II.                      La décision du Service de la population du 29 novembre 2017 est confirmée.

III.                    Les frais judiciaires, arrêtés à 600 fr. (six cents francs), sont mis à la charge du recourant Claudio Antonio Romero Alvarez.

IV.                    Il n’est pas alloué de dépens.

Lausanne, le 15 octobre 2018

 

Le président:                                                                                             La greffière:       



Le présent arrêt est communiqué aux destinataires de l'avis d'envoi ci-joint ainsi qu'au Secrétariat d'Etat aux migrations (SEM).

Il peut faire l'objet, dans les trente jours suivant sa notification, d'un recours au Tribunal fédéral (Tribunal fédéral suisse, 1000 Lausanne 14).

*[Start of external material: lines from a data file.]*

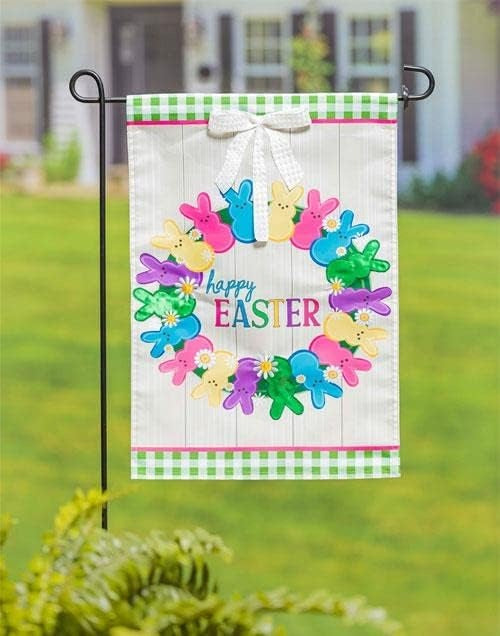 Colorful Bunny Wreath Garden Flag 2 Sided heartlandflags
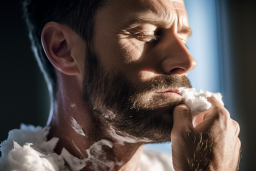 a man with shaving foam on his face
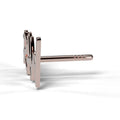 RAW bubble letter stud earring in rose gold, side view showing post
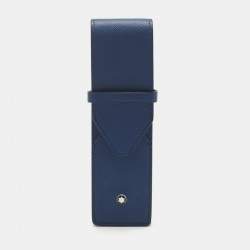 Pre Owned Montblanc Blue Leather 2 Pen Pouch Holder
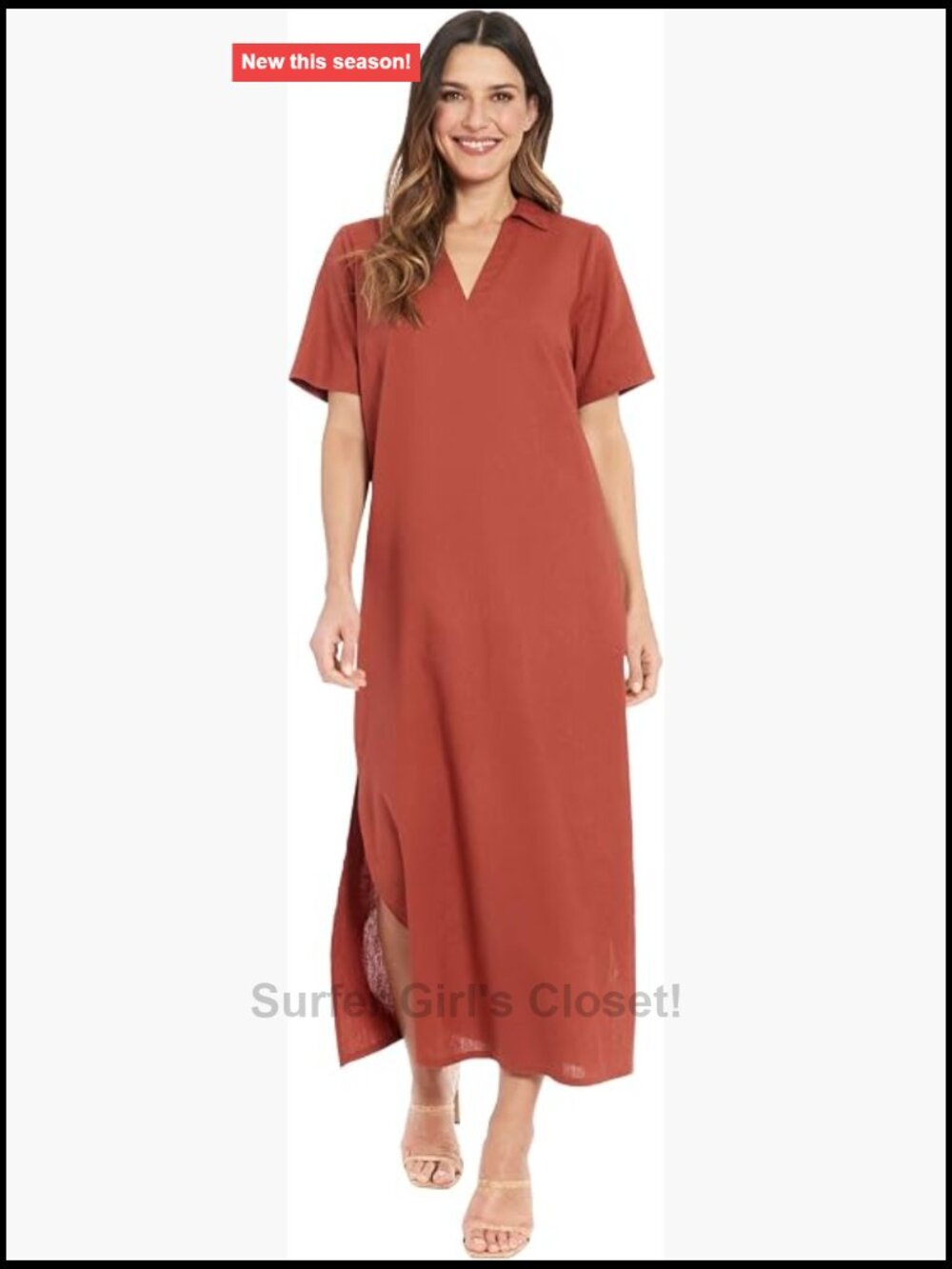 Linen Rayon Maxi Dress, Collared V-Neck with Slits, Summer Casual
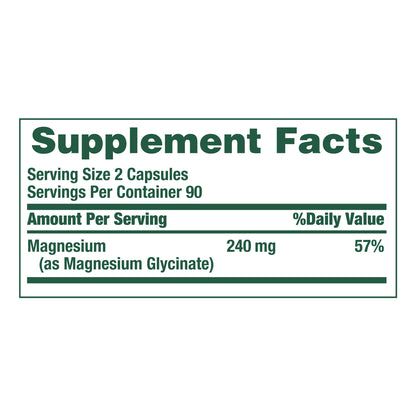Nature'S Bounty Magnesium Glycinate 240 Mg, 180 Capsules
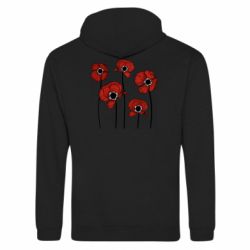 Худи на молнии унисекс Цветы вокруг следов от пуль - FATLINE Худи на молнии унисекс Цветы вокруг следов от пуль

Le recours en matière de droit public s'exerce aux conditions des articles 82 ss de la loi du 17 juin 2005 sur le Tribunal fédéral (LTF - RS 173.110), le recours constitutionnel subsidiaire à celles des articles 113 ss LTF. Le mémoire de recours doit être rédigé dans une langue officielle, indiquer les conclusions, les motifs et les moyens de preuve, et être signé. Les motifs doivent exposer succinctement en quoi l’acte attaqué viole le droit. Les pièces invoquées comme moyens de preuve doivent être jointes au mémoire, pour autant qu’elles soient en mains de la partie; il en va de même de la décision attaquée.